At the Harrison Soil and Water Conservation District, we seem to be getting an increasing number of calls related to the smell and handling of manure.
So, I thought it fitting to mention just how pollution complaints work, in regards to manure. Lucky for me, most of our complaints this year have been related to the smell and not actual cases of pollution.
Don’t assume that just because there is a lot of smell and a big pile of manure that the livestock operation is polluting. There are guidelines farmers must follow to properly store and handle manure.
Legislation in the 1970s and 1990s gave the Division of Soil and Water Conservation the authority to develop standards for livestock waste management for small- and medium-sized livestock operations, called the Agricultural Pollution Abatement Program.
Because of this legislation, your local soil and water conservation district gets to respond to complaints first, and work with the producer to determine if there is an actual pollution problem.
The conservation districts must follow practices and standards that come from the USDA Natural Resources Conservation Service Field Office Technical Guide. The guide is used to identify practices that would rectify the situation and how to develop management programs that will further prevent water pollution problems.
The legislation also created a cost-share program that is state-funded.
The Division of Soil and Water Resources may cost share with private owners and operators to solve water pollution problems from animal waste. Eligible projects can receive up to 75 percent of the cost. However, there is a limit of $15,000 when available.
Federal funds may also be available through the USDA Natural Resources Conservation Service.
+ + +
| CHALLENGE 1 |
Convert part of the spatial reasoning entries into a Markdown table with the columns "No." and "Line." Begin at the line that has "From this viewpoint, is", stop at the end of the entries, skip blank lines, and leave out the pictures.

[Spatial reasoning dataset excerpts]
+ + +
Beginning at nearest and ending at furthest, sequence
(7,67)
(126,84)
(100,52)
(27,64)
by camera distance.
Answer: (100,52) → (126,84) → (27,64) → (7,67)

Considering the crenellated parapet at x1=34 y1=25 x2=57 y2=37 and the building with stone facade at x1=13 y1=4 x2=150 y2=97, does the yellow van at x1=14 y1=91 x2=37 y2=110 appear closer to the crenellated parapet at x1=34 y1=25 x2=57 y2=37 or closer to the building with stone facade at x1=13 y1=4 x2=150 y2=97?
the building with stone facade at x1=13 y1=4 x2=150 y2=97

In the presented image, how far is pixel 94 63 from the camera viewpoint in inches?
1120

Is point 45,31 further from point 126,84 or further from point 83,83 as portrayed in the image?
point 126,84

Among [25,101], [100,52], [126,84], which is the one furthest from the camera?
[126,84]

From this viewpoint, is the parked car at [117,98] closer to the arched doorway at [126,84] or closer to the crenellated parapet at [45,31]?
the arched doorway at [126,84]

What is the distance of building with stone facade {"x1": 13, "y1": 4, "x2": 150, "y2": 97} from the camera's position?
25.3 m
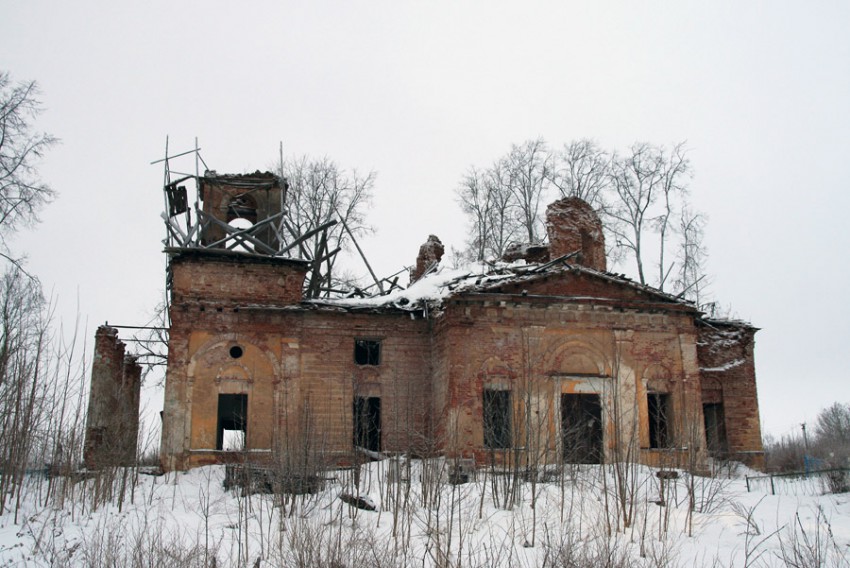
+ + +
| CHALLENGE 2 |
According to the article on manure complaints, up to what percent of the cost can eligible projects receive through the state cost-share program?

| EXERCISE RESPONSE 1 |
| No. | Line |
|---|---|
| 1 | From this viewpoint, is the parked car at [117,98] closer to the arched doorway at [126,84] or closer to the crenellated parapet at [45,31]? |
| 2 | the arched doorway at [126,84] |
| 3 | What is the distance of building with stone facade {"x1": 13, "y1": 4, "x2": 150, "y2": 97} from the camera's position? |
| 4 | 25.3 m |

| EXERCISE RESPONSE 2 |
Up to 75 percent.